-- SUPPLIED PASSAGE --
──────

Compensatory Arrangement with Mr. Wolff
On November 30, 2007, Mr. Wolff and the Company entered into an employment agreement (the
Employment Agreement). Pursuant to the terms of the Employment Agreement, Mr. Wolffs annual
base salary is $350,000, subject to adjustment by the Board from time to time, and he is eligible
to receive a bonus of up to 40% of his base salary for his performance each calendar year beginning
2008. The bonus will based upon the achievement of specific performance criteria to be established
by the Board.
Mr. Wolff will receive an option to purchase 300,000 shares of the Companys common stock and
100,000 restricted stock units, each under the Companys 2004 Stock Incentive Plan. Mr. Wolffs
options will vest 25% after the completion of one year of service measured from December 3, 2007
and the remainder will vest in 36 equal monthly installments upon the completion of each month of
service thereafter. Each restricted stock unit will entitle Mr. Wolff to receive one share of the
Companys common stock upon vesting. Mr. Wolffs restricted stock units will vest on the same
schedule as his options. Mr. Wolff is entitled to receive all rights and benefits for which he is
eligible under the Companys standard benefits and compensation plans. The Company has not
previously awarded any restricted stock units and its standard form of restricted stock unit
agreement is attached hereto as Exhibit 10.1.
If the Company terminates Mr. Wolffs employment without cause or Mr. Wolff terminates his
employment for good reason in either case within 12 months following a change in control and
Mr. Wolff executes a general release of all claims in favor of the Company, Mr. Wolff will receive
a severance payment equal to his annual base salary in effect on his termination date plus his
target bonus for the year
in which such termination occurs and continued health care coverage at the Companys expense for up
to twelve months. Such severance payment will be paid in equal installments over a twelve month
period following his termination date.

──────

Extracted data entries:
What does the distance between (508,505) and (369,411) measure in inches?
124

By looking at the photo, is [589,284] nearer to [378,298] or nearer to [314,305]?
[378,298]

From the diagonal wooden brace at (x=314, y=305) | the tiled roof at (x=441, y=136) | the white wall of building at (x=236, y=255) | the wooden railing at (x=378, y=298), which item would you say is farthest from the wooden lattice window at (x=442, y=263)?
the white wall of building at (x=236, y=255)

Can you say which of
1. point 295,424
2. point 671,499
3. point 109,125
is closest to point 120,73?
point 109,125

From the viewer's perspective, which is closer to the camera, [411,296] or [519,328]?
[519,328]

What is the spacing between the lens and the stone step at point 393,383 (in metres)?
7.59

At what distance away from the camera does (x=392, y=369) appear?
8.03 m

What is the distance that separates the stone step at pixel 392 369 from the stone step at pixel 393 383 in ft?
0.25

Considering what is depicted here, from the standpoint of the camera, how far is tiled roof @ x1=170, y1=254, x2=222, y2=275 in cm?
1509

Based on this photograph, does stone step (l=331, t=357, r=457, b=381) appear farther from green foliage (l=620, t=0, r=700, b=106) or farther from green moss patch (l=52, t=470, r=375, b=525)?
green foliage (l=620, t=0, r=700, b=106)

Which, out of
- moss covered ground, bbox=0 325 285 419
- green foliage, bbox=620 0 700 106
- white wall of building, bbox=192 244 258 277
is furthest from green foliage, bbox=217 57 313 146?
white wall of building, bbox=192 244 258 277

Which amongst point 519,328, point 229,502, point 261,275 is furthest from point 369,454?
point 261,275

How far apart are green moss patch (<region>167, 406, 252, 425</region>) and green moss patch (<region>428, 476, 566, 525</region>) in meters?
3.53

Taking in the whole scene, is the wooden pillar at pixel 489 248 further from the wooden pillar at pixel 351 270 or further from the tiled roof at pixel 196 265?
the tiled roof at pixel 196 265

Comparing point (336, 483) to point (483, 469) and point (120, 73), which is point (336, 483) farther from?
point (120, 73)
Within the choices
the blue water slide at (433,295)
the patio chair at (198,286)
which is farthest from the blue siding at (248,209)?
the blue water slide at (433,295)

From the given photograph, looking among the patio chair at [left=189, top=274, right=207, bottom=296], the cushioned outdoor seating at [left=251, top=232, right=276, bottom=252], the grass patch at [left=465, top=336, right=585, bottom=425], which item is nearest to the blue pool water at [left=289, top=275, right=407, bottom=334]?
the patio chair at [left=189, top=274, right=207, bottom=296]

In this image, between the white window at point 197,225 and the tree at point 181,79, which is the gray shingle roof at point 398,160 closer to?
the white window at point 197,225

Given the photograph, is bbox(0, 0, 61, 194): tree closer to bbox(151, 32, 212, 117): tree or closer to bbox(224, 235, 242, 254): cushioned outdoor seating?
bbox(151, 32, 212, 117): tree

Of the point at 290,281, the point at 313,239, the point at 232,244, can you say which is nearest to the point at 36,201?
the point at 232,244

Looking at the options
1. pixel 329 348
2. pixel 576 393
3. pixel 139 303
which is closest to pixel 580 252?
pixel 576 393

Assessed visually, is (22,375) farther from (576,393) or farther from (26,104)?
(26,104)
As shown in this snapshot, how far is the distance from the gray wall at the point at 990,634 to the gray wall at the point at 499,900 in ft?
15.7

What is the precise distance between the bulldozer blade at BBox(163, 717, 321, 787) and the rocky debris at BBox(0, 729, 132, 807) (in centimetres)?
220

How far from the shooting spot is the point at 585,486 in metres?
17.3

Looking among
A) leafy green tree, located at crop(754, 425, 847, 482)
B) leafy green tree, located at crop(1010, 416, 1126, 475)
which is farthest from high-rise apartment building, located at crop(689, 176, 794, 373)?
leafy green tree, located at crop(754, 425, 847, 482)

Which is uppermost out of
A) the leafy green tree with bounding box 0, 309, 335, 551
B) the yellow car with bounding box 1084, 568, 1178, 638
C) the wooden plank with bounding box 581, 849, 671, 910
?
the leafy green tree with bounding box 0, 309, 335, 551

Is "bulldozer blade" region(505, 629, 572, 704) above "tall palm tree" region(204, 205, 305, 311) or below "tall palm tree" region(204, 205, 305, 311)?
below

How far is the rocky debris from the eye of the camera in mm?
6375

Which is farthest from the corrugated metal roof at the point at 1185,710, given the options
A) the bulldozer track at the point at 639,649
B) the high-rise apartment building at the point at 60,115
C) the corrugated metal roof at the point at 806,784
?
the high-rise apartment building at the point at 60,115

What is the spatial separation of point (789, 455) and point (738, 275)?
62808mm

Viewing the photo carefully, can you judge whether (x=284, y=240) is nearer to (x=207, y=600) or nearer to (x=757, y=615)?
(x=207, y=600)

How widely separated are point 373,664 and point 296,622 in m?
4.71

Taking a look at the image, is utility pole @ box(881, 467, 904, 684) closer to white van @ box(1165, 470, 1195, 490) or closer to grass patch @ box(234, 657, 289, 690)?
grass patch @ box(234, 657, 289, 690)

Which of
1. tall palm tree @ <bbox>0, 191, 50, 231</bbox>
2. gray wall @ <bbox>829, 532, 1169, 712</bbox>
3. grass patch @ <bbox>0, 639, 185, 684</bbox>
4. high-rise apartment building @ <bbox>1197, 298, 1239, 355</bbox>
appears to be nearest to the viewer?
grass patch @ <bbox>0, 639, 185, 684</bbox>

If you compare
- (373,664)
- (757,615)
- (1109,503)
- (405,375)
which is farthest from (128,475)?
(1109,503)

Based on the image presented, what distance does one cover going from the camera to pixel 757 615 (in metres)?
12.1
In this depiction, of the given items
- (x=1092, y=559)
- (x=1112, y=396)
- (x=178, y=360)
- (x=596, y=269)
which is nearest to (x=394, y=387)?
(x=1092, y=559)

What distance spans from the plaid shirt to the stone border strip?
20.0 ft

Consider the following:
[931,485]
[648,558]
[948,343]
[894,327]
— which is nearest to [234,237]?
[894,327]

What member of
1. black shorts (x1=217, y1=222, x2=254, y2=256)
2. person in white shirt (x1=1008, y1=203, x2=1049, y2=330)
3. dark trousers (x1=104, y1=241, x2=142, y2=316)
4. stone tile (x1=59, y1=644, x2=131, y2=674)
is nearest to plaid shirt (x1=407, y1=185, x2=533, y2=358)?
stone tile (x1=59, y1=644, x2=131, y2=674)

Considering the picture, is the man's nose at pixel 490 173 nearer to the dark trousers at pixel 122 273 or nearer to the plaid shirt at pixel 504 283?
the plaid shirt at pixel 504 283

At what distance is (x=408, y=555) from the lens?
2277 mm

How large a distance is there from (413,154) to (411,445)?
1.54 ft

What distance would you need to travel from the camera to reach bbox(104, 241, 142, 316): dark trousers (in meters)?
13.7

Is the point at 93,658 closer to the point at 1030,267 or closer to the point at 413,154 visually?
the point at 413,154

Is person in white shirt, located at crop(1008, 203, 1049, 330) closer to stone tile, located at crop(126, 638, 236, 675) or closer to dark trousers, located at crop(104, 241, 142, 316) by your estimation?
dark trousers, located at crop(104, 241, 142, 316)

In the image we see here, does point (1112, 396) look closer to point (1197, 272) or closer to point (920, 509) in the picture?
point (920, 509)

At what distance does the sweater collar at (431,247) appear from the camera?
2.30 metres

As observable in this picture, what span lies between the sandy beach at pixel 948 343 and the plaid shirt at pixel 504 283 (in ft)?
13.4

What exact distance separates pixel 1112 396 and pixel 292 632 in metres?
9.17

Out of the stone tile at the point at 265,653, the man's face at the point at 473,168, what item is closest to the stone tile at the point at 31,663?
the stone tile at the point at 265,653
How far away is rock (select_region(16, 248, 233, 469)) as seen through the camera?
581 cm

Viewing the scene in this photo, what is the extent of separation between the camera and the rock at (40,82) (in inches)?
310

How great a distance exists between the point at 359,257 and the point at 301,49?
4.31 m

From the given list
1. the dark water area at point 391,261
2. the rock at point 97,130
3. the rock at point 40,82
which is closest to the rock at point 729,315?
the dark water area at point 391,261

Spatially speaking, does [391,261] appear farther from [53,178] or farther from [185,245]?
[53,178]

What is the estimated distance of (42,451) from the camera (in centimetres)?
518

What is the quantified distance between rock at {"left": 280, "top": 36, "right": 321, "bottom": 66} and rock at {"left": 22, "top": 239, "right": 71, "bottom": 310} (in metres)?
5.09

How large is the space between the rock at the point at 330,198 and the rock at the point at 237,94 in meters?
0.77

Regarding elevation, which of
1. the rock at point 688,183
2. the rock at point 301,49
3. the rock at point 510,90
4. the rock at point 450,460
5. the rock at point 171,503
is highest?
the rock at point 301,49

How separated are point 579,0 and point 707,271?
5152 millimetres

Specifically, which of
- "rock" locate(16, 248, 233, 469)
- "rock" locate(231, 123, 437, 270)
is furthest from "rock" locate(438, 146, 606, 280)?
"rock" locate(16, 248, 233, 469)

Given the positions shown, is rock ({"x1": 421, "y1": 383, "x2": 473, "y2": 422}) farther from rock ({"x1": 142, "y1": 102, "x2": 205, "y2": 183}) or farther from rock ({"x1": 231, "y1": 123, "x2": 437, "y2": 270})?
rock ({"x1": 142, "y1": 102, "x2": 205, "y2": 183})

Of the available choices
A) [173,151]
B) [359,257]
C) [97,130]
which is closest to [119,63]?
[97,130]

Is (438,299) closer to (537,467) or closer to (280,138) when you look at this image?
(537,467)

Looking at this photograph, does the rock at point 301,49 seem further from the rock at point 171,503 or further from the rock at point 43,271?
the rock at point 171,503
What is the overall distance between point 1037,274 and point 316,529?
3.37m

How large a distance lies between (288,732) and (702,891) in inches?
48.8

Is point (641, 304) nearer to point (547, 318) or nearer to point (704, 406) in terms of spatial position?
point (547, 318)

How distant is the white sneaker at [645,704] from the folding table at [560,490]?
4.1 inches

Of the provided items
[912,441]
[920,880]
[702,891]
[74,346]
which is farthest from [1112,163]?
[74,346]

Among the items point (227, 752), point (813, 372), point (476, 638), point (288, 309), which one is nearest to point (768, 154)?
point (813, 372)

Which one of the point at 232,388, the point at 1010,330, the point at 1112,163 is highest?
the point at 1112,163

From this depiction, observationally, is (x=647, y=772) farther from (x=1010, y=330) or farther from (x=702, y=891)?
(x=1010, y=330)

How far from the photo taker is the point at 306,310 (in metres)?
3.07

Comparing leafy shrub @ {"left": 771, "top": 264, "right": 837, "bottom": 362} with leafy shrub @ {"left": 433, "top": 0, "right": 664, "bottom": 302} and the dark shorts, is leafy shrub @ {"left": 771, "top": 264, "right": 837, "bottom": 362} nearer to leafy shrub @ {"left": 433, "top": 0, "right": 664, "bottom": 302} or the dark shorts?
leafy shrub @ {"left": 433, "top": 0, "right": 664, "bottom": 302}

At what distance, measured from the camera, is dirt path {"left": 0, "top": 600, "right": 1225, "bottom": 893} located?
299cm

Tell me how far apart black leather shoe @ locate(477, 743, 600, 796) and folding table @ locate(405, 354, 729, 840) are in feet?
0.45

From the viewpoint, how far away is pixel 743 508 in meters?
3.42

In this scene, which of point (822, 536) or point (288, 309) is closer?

──────

-- YOUR TASK --
Write out the passage on Mr. Wolff's compensatory arrangement in full, word for word. The lines above are separate material with no connection to the passage on Mr. Wolff's compensation.

-- RESPONSE --
Compensatory Arrangement with Mr. Wolff
On November 30, 2007, Mr. Wolff and the Company entered into an employment agreement (the
Employment Agreement). Pursuant to the terms of the Employment Agreement, Mr. Wolffs annual
base salary is $350,000, subject to adjustment by the Board from time to time, and he is eligible
to receive a bonus of up to 40% of his base salary for his performance each calendar year beginning
2008. The bonus will based upon the achievement of specific performance criteria to be established
by the Board.
Mr. Wolff will receive an option to purchase 300,000 shares of the Companys common stock and
100,000 restricted stock units, each under the Companys 2004 Stock Incentive Plan. Mr. Wolffs
options will vest 25% after the completion of one year of service measured from December 3, 2007
and the remainder will vest in 36 equal monthly installments upon the completion of each month of
service thereafter. Each restricted stock unit will entitle Mr. Wolff to receive one share of the
Companys common stock upon vesting. Mr. Wolffs restricted stock units will vest on the same
schedule as his options. Mr. Wolff is entitled to receive all rights and benefits for which he is
eligible under the Companys standard benefits and compensation plans. The Company has not
previously awarded any restricted stock units and its standard form of restricted stock unit
agreement is attached hereto as Exhibit 10.1.
If the Company terminates Mr. Wolffs employment without cause or Mr. Wolff terminates his
employment for good reason in either case within 12 months following a change in control and
Mr. Wolff executes a general release of all claims in favor of the Company, Mr. Wolff will receive
a severance payment equal to his annual base salary in effect on his termination date plus his
target bonus for the year
in which such termination occurs and continued health care coverage at the Companys expense for up
to twelve months. Such severance payment will be paid in equal installments over a twelve month
period following his termination date.